Club Gascon, as the name implies and a foie gras menu testifies, is a very French restaurant indeed and the food is accordingly of the region. FOH staff are of course also French and we did encounter some communication difficulties while their knowledge of the dishes was sometimes lacking (or maybe that was the communication issues again).
The first dish out was something that we're sure would divide households across the nation: Marmite Royale. Bringing together French foie gras and the very British Marmite, all served from a Marmite jar with a spoon to scoop it out. This is of course huge on rich, sweet and savoury flavours that as you will of course either love or hate; we ordered it, we are of course in the love camp. Again, on the value front, this is part of the standard £25 menu and not a substitution from Le Deluxe. The other starter of pine smoked king prawns offered delicious prawns, perfect smoking, but seemed to us muddled in execution offering sliced shell on prawns with tapioca pearls and frosted oyster making it both an eat with your hands and an eat with your knife and fork dish.

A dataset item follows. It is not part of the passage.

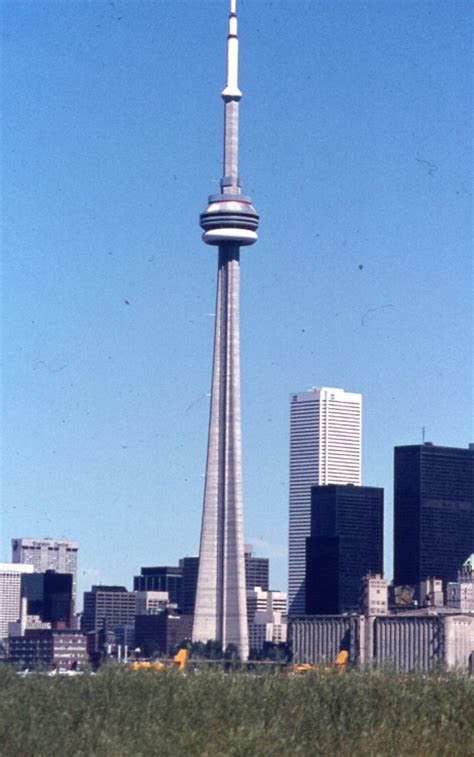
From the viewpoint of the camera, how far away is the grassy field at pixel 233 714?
6931 centimetres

An extra from the Deluxe menu was then shared, Duck Foie Gras 'Pot au Feu' with spring vegetables. While Raymond Blanc has said the pot-au-feu is the most celebrated dish in France that 'honours the table of the rich and the poor alike', we're guessing not with foie gras it doesn't. This up market version was stunning bringing together huge flavours in a dish you didn't want to end even with all its richness. Divine.
Our final desert was a disappointment as the chocolate fondant had not achieved its full potential. Rather than liquid inside it was at best 'close to gooey' rendering it all too heavy. The salted caramel here was barely salty, salt in all the wrong places today and despite two of us sharing, a third was still sitting unfinished by the end.
There's also a extensive use of flowers in the desserts which we are not fans of: the mousse with violet ice cream, Champagne rhubarb with rose and poppy emulsion and the fondant with lavender chantilly. Clearly a personal preference however.